It is impossible to calculate the cost of the unions’ greed on the rest of us, but several recent studies provide some sobering, and frankly piss-offing (off-pissing?) indications. Policy Exchange, a conservative think-tank, calculates that people in the British private sector work 23% more hours than their public-sector counterparts over their lifetimes, thanks to public-sector strikes, sick days, fat holiday benefits and early retirement.
Eric Hanushek, an economist at Stanford University, argues that replacing just the bottom 5-8% of American teachers with merely AVERAGE performers could move the United States from near the bottom to near the top of the international math and science rankings.
Public Sector Unions – death to thinking
The rigidity of the public sector does not merely reduce the quality of services. It also discourages innovation. In the private sector innovative firms routinely experiment with new business models, measure the success of those models and then expand the successful ones. But whenever public-sector managers have tried to do the same—by establishing magnet schools that focus on certain subjects, or charter schools with longer teaching days, for example—the unions have opposed them. Rabidly.
Public-sector unions now face the biggest challenge in their history. Governments almost everywhere—particularly in the rich world—are being forced to cut back public spending. Many governments (for example in Ireland, Greece and Spain) are cutting public-sector pay. Others (for example in Japan and America) are freezing it. Greece is increasing the retirement age from 58 to 63 and making it possible to fire public servants. Britain is cutting government departments by as much as a quarter, and is reviewing pensions.
In the United States several rising Republican governors are keen to turn the short-term struggle over pay and benefits into a bigger battle about trade-union power. New Jersey’s Chris Christie and Minnesota’s Tim Pawlenty have both eagerly taken on the new “privileged class” of public-sector workers. Do the public exist to serve public-sector workers with their high pay and inflated benefits, they ask, or do public-sector workers exist to serve the public?
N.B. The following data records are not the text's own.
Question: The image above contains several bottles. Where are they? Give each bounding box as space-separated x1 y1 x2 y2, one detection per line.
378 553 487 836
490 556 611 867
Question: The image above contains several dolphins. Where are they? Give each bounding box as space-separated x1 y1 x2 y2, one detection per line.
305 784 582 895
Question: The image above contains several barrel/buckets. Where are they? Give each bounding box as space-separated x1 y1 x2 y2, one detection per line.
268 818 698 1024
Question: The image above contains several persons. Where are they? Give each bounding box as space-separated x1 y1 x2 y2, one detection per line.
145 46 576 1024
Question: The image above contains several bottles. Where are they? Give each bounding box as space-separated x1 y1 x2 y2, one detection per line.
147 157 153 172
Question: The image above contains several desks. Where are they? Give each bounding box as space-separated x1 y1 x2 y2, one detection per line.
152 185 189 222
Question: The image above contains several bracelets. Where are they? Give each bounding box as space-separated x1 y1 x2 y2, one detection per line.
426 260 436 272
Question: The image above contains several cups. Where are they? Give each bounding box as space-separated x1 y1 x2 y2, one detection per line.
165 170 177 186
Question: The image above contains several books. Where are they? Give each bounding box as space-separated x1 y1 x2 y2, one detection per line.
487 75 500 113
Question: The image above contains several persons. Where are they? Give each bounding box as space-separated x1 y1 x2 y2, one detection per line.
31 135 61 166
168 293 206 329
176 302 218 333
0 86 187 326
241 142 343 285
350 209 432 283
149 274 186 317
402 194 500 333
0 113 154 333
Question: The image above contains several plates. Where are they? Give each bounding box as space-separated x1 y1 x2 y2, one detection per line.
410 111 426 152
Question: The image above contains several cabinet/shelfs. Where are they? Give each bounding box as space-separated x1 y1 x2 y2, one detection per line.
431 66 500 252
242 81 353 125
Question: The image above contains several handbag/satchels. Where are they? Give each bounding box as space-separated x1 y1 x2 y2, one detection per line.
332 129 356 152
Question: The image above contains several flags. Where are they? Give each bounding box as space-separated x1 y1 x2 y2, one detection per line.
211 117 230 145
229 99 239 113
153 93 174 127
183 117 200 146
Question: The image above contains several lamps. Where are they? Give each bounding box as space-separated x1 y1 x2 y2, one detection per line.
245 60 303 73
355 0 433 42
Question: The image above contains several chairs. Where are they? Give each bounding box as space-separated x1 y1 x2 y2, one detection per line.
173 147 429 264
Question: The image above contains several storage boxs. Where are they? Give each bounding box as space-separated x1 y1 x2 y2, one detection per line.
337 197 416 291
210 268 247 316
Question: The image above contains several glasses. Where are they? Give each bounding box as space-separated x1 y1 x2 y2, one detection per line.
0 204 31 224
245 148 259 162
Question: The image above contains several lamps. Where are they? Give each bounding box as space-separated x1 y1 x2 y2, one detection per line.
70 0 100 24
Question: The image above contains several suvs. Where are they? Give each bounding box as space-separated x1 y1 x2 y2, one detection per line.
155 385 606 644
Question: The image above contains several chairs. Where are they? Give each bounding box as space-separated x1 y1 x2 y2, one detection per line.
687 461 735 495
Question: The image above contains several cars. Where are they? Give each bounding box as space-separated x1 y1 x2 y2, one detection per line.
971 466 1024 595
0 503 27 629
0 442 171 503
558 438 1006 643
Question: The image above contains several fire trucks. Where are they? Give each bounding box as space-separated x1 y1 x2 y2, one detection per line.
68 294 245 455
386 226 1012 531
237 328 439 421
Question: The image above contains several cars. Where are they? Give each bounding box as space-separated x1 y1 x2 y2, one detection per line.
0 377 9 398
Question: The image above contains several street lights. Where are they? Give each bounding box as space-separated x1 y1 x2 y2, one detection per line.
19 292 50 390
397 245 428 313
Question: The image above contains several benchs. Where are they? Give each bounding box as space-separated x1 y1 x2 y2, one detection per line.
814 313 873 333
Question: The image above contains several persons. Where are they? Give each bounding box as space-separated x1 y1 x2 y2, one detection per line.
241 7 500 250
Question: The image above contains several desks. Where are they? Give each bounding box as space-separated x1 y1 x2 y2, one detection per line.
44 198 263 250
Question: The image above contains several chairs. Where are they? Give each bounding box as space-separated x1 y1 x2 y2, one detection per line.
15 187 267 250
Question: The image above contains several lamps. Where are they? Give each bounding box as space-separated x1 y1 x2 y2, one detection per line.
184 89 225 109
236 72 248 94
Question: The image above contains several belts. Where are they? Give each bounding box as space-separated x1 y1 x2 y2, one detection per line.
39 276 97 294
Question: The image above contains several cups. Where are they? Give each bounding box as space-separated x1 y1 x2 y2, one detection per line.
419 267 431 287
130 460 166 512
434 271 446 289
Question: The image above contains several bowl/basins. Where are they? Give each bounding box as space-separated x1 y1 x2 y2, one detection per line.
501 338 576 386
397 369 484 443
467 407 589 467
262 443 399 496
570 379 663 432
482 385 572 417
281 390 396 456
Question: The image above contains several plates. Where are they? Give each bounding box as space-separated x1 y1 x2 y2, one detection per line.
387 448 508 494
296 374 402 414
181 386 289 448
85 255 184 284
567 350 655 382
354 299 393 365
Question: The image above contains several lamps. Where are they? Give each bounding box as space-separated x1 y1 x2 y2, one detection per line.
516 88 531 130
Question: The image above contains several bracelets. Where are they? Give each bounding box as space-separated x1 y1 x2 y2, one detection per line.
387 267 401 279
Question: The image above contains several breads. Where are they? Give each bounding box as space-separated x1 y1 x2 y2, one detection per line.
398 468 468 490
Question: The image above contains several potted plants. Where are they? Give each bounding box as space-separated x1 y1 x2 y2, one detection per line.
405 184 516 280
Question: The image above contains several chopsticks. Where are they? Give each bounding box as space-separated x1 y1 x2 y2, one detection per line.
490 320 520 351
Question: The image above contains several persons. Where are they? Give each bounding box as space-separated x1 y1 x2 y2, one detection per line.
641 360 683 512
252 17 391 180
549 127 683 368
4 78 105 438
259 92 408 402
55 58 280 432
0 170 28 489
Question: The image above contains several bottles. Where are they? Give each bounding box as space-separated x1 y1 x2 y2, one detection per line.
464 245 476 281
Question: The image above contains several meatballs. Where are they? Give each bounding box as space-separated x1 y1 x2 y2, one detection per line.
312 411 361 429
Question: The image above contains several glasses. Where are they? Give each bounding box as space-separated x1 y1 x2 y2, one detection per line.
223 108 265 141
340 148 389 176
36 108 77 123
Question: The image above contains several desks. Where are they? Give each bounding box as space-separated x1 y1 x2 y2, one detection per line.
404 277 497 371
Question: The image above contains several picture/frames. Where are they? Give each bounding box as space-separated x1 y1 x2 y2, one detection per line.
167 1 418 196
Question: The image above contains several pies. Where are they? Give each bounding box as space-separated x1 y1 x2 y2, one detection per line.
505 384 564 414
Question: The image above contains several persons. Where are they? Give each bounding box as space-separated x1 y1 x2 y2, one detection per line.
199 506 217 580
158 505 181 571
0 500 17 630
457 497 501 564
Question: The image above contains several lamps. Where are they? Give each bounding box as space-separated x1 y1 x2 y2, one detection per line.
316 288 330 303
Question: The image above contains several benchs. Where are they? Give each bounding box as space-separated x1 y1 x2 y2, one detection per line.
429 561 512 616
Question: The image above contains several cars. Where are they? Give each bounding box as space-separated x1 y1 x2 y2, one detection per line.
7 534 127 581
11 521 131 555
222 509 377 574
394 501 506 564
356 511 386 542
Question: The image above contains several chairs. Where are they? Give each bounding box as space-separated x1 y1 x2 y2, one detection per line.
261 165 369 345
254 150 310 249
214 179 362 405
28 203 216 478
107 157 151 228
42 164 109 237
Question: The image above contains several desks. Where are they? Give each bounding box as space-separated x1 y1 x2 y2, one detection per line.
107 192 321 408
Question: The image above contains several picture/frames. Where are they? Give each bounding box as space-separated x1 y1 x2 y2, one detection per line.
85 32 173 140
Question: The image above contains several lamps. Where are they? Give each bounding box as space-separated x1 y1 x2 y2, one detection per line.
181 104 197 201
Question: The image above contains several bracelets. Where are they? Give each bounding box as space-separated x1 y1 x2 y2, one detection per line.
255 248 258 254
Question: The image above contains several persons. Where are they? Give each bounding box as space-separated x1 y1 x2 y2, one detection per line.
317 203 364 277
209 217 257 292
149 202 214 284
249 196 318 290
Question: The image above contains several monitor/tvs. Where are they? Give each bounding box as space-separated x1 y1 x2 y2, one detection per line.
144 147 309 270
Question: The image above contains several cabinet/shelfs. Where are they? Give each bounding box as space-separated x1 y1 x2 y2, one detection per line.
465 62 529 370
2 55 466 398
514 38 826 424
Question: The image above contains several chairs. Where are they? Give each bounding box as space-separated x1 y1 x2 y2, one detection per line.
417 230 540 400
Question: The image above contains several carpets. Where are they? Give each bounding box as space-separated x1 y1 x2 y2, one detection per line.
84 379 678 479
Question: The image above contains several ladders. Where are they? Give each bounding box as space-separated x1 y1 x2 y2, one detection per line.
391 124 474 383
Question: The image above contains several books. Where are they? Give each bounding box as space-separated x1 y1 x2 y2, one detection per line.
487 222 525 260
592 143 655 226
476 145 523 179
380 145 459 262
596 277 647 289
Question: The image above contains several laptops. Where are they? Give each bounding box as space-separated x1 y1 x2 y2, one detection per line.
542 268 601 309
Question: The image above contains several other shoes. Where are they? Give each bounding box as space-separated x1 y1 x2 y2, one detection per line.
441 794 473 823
Tellingly enough, even people on the left are beginning to echo these complaints. Andrew Cuomo, the incoming Democratic governor of New York, is rattling his sabre against public-sector unions despite the fact that they make up an important part of his base. Davis Guggenheim, an impeccably liberal film director whose credits include Al Gore’s “An Inconvenient Truth”, subjected the teachers’ unions to a merciless critique in “Waiting for Superman”, flagellating them for perpetuating a broken system and presenting Randi Weingarten, the head of the American Federation of Teachers, as “something of a foaming satanic beast”, as one reviewer put it.
The unions have responded by proclaiming war on cost-cutting governments. They have already organized strikes and protests. Millions of French workers marched against Nicolas Sarkozy’s modest plans to raise the retirement age by two years. Hundreds of thousands of people have taken to the streets in Ireland and Greece against austerity measures. London Underground workers have repeatedly paralyzed transport in the city. Cities across the US needed to be fumigated after the Occupy Whatever Flea Party came through town after town.
Despite all the bloviating “take them out” references by the likes of Hoffa and the putrid acts of the OWS fleabags, public-sector unions will find it hard to win these battles in the long run. Or even the short run.
They have not been particularly successful in mobilizing public anger, considering the scale of the cutbacks, nor have they notched up any notable victories. The Greek and Irish governments have implemented their austerity packages and Nicolas Sarkozy has raised the retirement age in France. They are also discovering that many people in the private sector regard their public-sector colleagues as an overprivileged, underworked remora on the belly of productive society. Spanish civil servants were shocked at how little support they got when, last June, they protested against a 5% cut in pay. And a recent poll showed that 65% of people in stick-in-the-mud Greece want civil servants to lose their job security.
Check your boots for cling on poop.
It would be a mistake to write off the public-sector unions. They are masters of diverting attention from strategic to tactical questions. Undoubtedly the unions will lose some of their privileges over the coming years; the scale of the debt crisis makes this inevitable. But will governments have the courage to tackle the root causes of the problem (such as pensions) rather than dealing with secondary problems (such as wages)?
And will they dare to tackle questions of power rather than just pay and perks? If they are to claim victory in the coming fight, they need not just to restore the public finances to health - rather they need to remove the tiger grip of mediocrity placed around the necks of scociety by the uions and the limp souled politicians that support them.
Buy union made? I'd rather go without.